──────── TASK INPUT
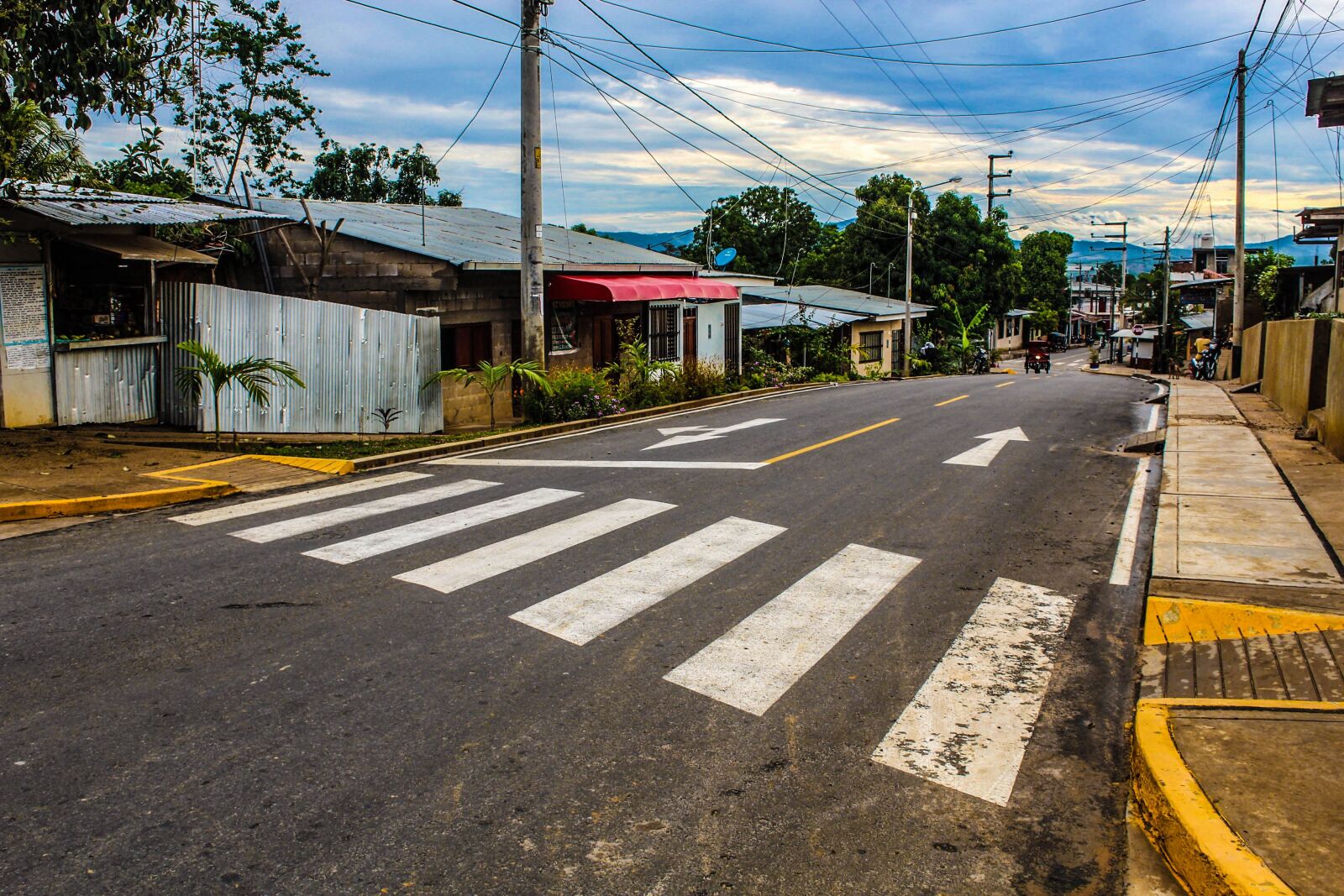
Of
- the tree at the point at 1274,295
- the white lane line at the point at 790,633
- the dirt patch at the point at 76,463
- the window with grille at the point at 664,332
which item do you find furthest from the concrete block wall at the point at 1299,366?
the tree at the point at 1274,295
────────────────
Lay out every line of the records above as a Markdown table with the columns Row and Line, numbering the rows and skipping blank lines. Leave the pictures out.

FULL ANSWER:
| Row | Line |
|---|---|
| 1 | Of |
| 2 | - the tree at the point at 1274,295 |
| 3 | - the white lane line at the point at 790,633 |
| 4 | - the dirt patch at the point at 76,463 |
| 5 | - the window with grille at the point at 664,332 |
| 6 | which item do you find furthest from the concrete block wall at the point at 1299,366? |
| 7 | the tree at the point at 1274,295 |